Project Euler 22: What is the total of all the name scores in the file of first names?

Written by on 12 January 2011

Topics: Project Euler

Project Euler has a large variety in the sort of problems they pose. Problem 22, as we will solve now, has nothing to do with mathematics and everything to do with computer science and sorting algorithms. The problem reads

Using names.txt (right click and ‘Save Link/Target As…’), a 46K text file containing over five-thousand first names, begin by sorting it into alphabetical order. Then working out the alphabetical value for each name, multiply this value by its alphabetical position in the list to obtain a name score.

For example, when the list is sorted into alphabetical order, COLIN, which is worth 3 + 15 + 12 + 9 + 14 = 53, is the 938th name in the list. So, COLIN would obtain a score of 938 x 53 = 49714.

What is the total of all the name scores in the file?

The way I want to solve this problem, is to split it into three parts

  1. Read the input file and turn the data into a manageable data structure
  2. Sort the data
  3. Sum up and provide the answer
So this post will be split into three parts with most focus on the second part, as that is where the meat is.
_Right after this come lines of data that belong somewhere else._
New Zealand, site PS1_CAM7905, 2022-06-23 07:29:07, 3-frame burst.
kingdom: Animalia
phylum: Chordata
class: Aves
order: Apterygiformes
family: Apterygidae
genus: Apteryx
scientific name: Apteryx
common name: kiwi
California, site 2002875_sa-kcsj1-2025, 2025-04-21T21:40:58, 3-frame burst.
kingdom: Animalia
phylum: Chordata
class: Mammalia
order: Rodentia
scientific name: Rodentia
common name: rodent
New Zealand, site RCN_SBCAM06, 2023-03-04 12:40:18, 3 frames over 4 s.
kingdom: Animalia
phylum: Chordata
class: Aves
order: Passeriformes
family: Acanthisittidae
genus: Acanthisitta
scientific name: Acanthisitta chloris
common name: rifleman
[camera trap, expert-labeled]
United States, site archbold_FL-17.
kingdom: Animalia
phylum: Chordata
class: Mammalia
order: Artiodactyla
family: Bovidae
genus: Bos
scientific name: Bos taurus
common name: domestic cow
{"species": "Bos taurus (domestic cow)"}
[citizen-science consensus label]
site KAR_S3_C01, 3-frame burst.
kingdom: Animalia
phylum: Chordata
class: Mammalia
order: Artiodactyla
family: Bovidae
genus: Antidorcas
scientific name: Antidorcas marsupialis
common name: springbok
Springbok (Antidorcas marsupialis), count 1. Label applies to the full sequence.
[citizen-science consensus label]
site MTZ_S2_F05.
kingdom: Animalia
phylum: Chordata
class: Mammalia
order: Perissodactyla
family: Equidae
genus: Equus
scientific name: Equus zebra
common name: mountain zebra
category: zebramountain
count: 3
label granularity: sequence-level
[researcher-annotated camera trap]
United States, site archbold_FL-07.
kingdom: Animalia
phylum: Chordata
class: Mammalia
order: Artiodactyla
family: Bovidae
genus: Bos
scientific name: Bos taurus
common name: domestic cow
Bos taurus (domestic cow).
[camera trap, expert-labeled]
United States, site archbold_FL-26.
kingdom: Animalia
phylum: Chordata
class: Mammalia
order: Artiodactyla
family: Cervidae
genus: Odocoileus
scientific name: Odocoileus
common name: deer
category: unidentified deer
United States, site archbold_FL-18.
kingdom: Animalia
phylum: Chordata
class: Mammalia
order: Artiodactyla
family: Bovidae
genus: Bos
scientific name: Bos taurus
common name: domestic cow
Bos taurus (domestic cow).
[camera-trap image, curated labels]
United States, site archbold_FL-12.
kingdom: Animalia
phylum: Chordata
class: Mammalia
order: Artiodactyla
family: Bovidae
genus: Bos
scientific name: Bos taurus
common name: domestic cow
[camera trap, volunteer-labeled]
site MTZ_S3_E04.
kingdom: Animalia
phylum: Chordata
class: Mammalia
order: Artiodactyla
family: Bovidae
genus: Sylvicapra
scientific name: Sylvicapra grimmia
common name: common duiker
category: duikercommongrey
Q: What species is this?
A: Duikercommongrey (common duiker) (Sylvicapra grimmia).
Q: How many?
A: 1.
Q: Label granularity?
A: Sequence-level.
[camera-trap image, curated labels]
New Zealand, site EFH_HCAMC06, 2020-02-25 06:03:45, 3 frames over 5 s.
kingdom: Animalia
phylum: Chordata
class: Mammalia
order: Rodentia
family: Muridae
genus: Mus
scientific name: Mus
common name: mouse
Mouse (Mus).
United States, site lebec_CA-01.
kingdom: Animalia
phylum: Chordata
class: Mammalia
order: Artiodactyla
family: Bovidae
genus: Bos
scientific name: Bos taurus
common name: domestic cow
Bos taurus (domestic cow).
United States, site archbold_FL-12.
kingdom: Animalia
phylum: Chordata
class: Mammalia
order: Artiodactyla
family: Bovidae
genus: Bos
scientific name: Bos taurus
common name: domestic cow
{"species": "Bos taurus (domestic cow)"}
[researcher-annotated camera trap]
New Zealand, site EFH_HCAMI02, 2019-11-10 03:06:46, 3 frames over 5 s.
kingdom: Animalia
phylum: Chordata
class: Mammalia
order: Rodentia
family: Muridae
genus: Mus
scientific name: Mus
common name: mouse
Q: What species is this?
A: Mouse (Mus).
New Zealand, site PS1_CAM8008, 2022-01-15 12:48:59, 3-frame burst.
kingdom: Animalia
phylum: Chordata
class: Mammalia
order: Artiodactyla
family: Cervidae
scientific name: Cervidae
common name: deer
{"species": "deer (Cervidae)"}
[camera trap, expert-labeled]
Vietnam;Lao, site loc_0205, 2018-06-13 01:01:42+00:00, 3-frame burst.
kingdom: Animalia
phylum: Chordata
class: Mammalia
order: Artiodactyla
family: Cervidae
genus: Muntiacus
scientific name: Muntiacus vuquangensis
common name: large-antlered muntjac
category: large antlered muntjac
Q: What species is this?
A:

I will swap the sections a bit, such that I treat section 1 and 3 first to set up the framework. At last I will shortly treat two different sorting algorithms plus the .NET API way for sorting.

Reading the input

Reading a file for its content is a simple procedure which we have done before, but in order to get the data into a usable format, we need to make a bit of effort about the data structure in the file.

These are the notes I have made about the data structure in the file

  1. There are no line breaks
  2. All names are encapsulated in quotation marks – these needs to be stripped
  3. All names are separated by a comma.
  4. All names seems to be completely in upper case

With these facts/assumptions, it is fairly easy to write a small method that provides an output which is  a string array with just the names in all upper case. In C# this method can look as

private string[] readInput(string filename) {
    StreamReader r = new StreamReader(filename);
    string line = r.ReadToEnd();
    r.Close();

    string[] names = line.Split(',');

    for (int i = 0; i < names.Length; i++) {
        names[i] = names[i].Trim('"');
    }

    return names;
}

I read all of the data, split it around the comma and trim off quotation marks.

Summing Up the values

In this section there are two pieces of code, one piece for is the main method which calls the input reader, and sums up all the names. The other piece of code is the method for finding the value of the individual name. And lets start with the main method which is pretty straight forward

string filename = Environment.GetFolderPath(Environment.SpecialFolder.DesktopDirectory) + "\\names.txt";
string[] names = readInput(filename);
int sumResult = 0;

//Insert some sorting here

for (int i = 0; i < names.Length; i++) {
    sumResult += (i + 1) * sum(names[i]);
}

It is a really simple piece of code that does as described in the beginning of the post; read the input, sorts the names and sums them up. I have not inserted the sorting part yet, as the implementation is a bit different depending on the method, but we will get back to that later.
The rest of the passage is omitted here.